**CONSIGNA**
Imprime completo y sin ningún cambio el fragmento sobre el carpintero Raúl.
====== TEXTO DE ORIGEN ======
Necesito lijar y pintar unas maderas que tengo para armar un vanitory en el baño nuevo. “Ahora no puedo, estoy tapado” dice Raúl, seco como el aserrín que alfombra su galpón. Entiendo que “ahora no” significa que por varias semanas no va a poder –o no va a querer– y yo las preciso con urgencia, antes de que los albañiles terminen porque la idea es amurarla a la pared del baño. Ambos sabemos que no voy a ir a otro carpintero. “Hacelo vos”, contesta, señalándome con las cejas una mesa de trabajo.
Siempre le esquivé al trabajo manual. No sólo me considero un inepto, siento además que es tiempo perdido, tiempo que uno le saca, por ejemplo, a leer y escribir. ¿A quién se le ocurre que la vida pase por una madera? Raúl se ha pasado la vida encerrado en ese galpón y me da lástima porque siento que hizo lo que pudo, no lo que quiso. Me cuesta creer que alguien opte por vivir cortando, lijando y atornillando maderas. Me cuesta creer que ser carpintero sea una primera opción.
Al día siguiente la puerta está abierta y Raúl me ve estacionar. Levanta las cejas, deja la sierra arriba del banco de trabajo, se limpia las manos en el delantal y sale a ayudarme. Bajamos las maderas del baúl y las apoyamos en una mesa que será mi rinconcito de trabajo. Se toma un momento y acaricia la madera, deja la palma apoyada arriba como si fuera una mascota perdida que acaba de volver. “Saligna”, dice. Hago silencio. “Saligna”, repite. “Es madera de eucalipto”. No sé si eso será bueno o malo para el fin que le voy a dar. Pero el hecho que no sea pino, me tranquiliza. Tiene que ser mejor que eso.
====== DATOS PROPORCIONADOS ======
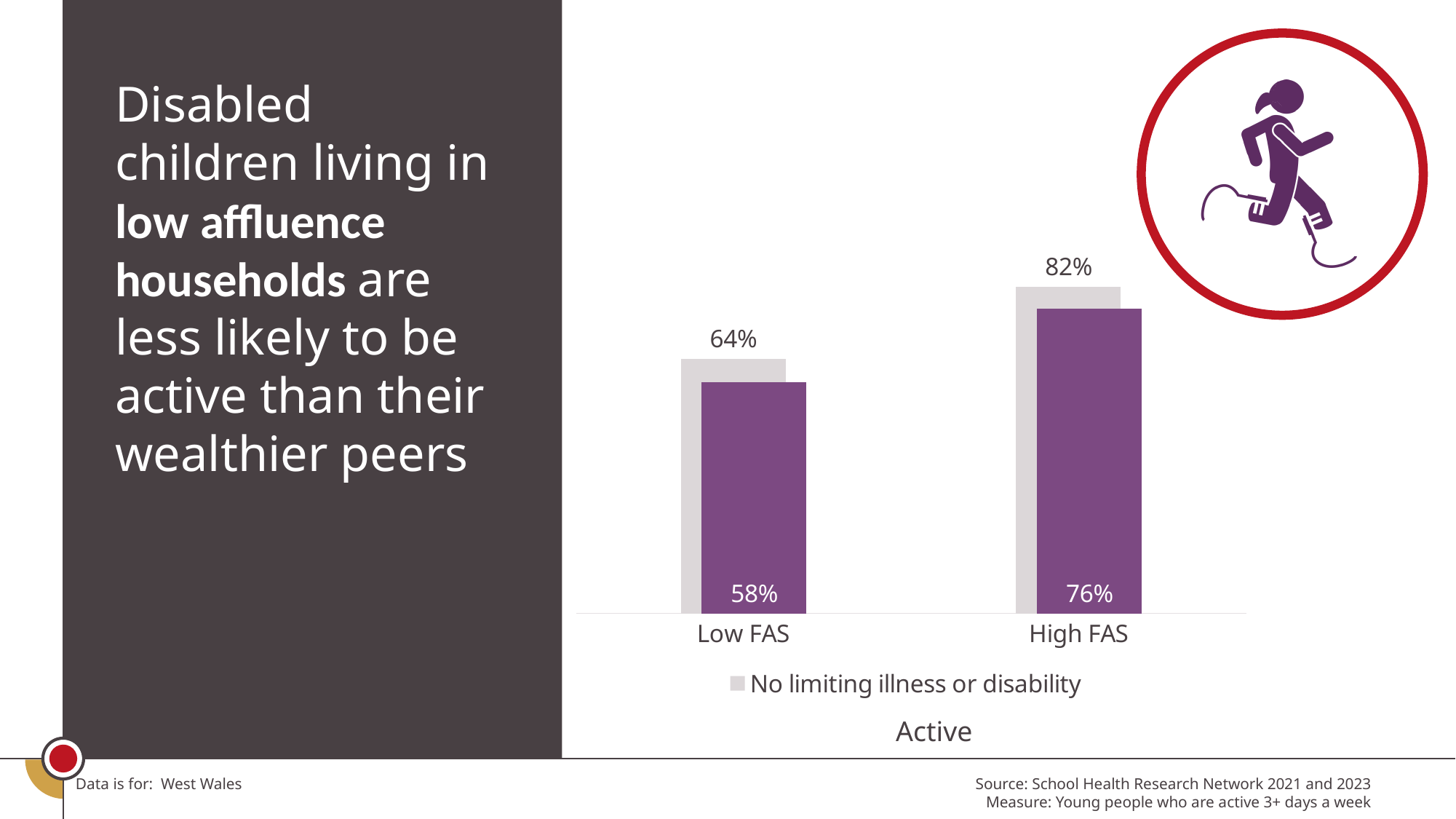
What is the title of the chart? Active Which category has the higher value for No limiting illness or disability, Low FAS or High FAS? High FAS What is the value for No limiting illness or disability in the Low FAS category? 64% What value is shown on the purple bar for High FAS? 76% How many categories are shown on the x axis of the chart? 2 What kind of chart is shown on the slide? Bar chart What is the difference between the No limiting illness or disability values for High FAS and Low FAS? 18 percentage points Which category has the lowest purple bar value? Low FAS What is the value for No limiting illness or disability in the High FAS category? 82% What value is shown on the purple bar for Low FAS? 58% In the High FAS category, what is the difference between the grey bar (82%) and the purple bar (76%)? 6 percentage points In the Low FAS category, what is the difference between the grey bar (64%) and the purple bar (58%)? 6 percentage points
======
====== DATOS PROPORCIONADOS ======
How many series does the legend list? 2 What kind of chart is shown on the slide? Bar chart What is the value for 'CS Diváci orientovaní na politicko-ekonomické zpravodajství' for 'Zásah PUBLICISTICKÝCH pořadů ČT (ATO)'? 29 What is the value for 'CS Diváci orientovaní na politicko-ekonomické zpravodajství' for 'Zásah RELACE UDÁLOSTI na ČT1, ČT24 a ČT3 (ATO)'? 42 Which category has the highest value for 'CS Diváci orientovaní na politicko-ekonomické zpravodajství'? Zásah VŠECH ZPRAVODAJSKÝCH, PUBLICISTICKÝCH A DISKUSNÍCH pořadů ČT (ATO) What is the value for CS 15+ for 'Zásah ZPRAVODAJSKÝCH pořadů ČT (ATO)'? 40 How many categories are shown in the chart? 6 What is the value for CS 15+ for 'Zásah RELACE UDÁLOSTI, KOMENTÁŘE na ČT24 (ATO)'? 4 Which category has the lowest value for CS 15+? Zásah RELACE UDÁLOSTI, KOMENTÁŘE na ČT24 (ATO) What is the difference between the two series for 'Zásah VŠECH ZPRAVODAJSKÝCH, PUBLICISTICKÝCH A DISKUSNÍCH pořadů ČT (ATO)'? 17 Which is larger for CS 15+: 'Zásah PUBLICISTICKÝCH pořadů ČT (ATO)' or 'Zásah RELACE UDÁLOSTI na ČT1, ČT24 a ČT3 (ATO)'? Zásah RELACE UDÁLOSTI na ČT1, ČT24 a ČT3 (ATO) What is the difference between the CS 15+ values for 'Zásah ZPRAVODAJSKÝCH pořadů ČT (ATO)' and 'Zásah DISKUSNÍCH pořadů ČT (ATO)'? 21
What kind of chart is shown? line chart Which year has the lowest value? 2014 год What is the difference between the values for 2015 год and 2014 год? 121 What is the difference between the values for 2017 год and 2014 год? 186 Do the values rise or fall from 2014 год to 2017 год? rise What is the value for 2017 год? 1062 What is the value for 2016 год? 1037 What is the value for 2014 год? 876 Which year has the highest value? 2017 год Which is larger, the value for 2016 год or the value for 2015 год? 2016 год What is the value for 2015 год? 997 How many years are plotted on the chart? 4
======
**RESPUESTA ESCRITA**
Necesito lijar y pintar unas maderas que tengo para armar un vanitory en el baño nuevo. “Ahora no puedo, estoy tapado” dice Raúl, seco como el aserrín que alfombra su galpón. Entiendo que “ahora no” significa que por varias semanas no va a poder –o no va a querer– y yo las preciso con urgencia, antes de que los albañiles terminen porque la idea es amurarla a la pared del baño. Ambos sabemos que no voy a ir a otro carpintero. “Hacelo vos”, contesta, señalándome con las cejas una mesa de trabajo.
Siempre le esquivé al trabajo manual. No sólo me considero un inepto, siento además que es tiempo perdido, tiempo que uno le saca, por ejemplo, a leer y escribir. ¿A quién se le ocurre que la vida pase por una madera? Raúl se ha pasado la vida encerrado en ese galpón y me da lástima porque siento que hizo lo que pudo, no lo que quiso. Me cuesta creer que alguien opte por vivir cortando, lijando y atornillando maderas. Me cuesta creer que ser carpintero sea una primera opción.
Al día siguiente la puerta está abierta y Raúl me ve estacionar. Levanta las cejas, deja la sierra arriba del banco de trabajo, se limpia las manos en el delantal y sale a ayudarme. Bajamos las maderas del baúl y las apoyamos en una mesa que será mi rinconcito de trabajo. Se toma un momento y acaricia la madera, deja la palma apoyada arriba como si fuera una mascota perdida que acaba de volver. “Saligna”, dice. Hago silencio. “Saligna”, repite. “Es madera de eucalipto”. No sé si eso será bueno o malo para el fin que le voy a dar. Pero el hecho que no sea pino, me tranquiliza. Tiene que ser mejor que eso.